Task description
Below the passage on diabetes and the records, set down the passage verbatim, starting with "Type 2 diabetes is a chronic" and going on through "children and young adults.".

Excerpted passage
· · · · · · ·
Diabetes is a complex, serious, chronic (long-lasting) condition. It can have substantial effects on many parts of the body including the eyes, nerves, brain, kidneys, heart and limbs. These effects are largely the result of damage to blood vessels.
Diabetes is a very serious condition. A critical aspect of diabetes is that, although it cannot be cured, the complications and related health problems can be significantly reduced or prevented in the vast majority of people. Managing the condition requires support from a number of different health professionals
Diabetes requires daily self-management and personal responsibility including the optimal management of blood glucose levels, blood lipid levels, careful attention to diet, weight management, and regular physical activity.
Three main types of diabetes:
Type 1 diabetes is an autoimmune condition in which the immune system is activated to destroy the cells in the pancreas, which produce insulin. It is not known what causes this autoimmune reaction. Type 1 diabetes is not linked to modifiable lifestyle factors and cannot be prevented. Type 1 diabetes can occur at any age though onset is commonly in children, adolescents and young adults. All people with type 1 diabetes need insulin therapy to survive.
Type 2 diabetes is a chronic condition in which the body becomes resistant to the normal effects of insulin and/or gradually loses the capacity to produce enough insulin in the pancreas. Type 2 diabetes is associated with modifiable lifestyle risk factors (overweight/obesity, unhealthy diet, physical inactivity, stress). Type 2 diabetes also runs in families. It commonly develops in adults, although it is becoming more common among children and young adults.
Gestational diabetes is a type of diabetes that occurs during pregnancy and affects 5-10% of pregnancies in Australia. This condition normally disappears after the baby is born, however both the mother and the baby have a higher chance of developing type 2 diabetes later in life.
· · · · · · ·
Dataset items
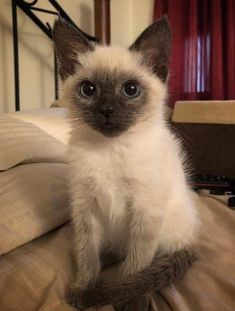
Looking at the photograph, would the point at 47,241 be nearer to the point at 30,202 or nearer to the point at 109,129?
the point at 30,202

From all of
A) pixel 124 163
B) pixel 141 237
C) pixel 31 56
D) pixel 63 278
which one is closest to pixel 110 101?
pixel 124 163

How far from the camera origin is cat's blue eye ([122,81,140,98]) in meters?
0.87

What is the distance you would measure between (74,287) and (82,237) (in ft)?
0.44

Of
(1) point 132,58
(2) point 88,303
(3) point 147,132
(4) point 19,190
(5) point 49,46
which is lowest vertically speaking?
(2) point 88,303

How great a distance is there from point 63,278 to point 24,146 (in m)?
0.51

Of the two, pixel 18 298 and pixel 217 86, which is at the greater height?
pixel 217 86

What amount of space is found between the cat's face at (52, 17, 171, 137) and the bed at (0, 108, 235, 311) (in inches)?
10.6

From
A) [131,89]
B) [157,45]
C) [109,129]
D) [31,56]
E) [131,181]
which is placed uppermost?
[31,56]

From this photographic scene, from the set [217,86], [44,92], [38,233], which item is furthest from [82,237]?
[217,86]

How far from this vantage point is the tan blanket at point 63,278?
27.5 inches

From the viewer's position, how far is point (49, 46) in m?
2.37

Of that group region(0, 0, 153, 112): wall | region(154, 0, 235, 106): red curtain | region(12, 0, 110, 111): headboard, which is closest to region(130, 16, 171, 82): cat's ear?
region(12, 0, 110, 111): headboard

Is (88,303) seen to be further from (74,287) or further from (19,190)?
(19,190)

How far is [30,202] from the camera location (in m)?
→ 0.94
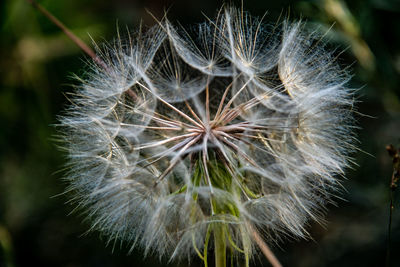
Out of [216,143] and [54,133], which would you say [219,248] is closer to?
[216,143]

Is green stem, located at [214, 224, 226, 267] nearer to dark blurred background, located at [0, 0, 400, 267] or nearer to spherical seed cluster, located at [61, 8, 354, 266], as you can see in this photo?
spherical seed cluster, located at [61, 8, 354, 266]

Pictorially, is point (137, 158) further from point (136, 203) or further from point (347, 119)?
point (347, 119)

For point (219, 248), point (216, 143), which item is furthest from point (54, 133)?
point (219, 248)

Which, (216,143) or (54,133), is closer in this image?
(216,143)

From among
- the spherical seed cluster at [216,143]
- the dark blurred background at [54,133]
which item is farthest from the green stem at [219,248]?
the dark blurred background at [54,133]

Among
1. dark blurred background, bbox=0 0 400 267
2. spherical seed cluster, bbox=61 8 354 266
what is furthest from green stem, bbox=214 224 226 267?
dark blurred background, bbox=0 0 400 267

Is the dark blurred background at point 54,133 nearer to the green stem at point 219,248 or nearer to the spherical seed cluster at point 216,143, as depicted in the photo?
the spherical seed cluster at point 216,143

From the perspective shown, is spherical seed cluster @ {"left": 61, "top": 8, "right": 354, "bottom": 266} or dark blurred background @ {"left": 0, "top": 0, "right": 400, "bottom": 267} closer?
spherical seed cluster @ {"left": 61, "top": 8, "right": 354, "bottom": 266}
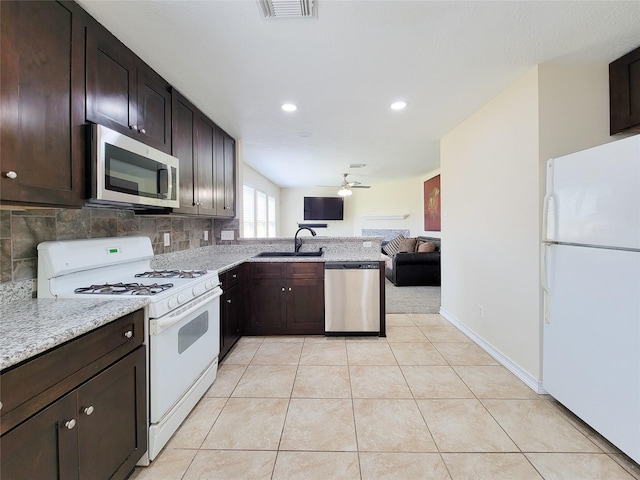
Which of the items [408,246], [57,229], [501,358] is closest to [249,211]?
[408,246]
· · · · · · ·
Written response
Type 2 diabetes is a chronic condition in which the body becomes resistant to the normal effects of insulin and/or gradually loses the capacity to produce enough insulin in the pancreas. Type 2 diabetes is associated with modifiable lifestyle risk factors (overweight/obesity, unhealthy diet, physical inactivity, stress). Type 2 diabetes also runs in families. It commonly develops in adults, although it is becoming more common among children and young adults.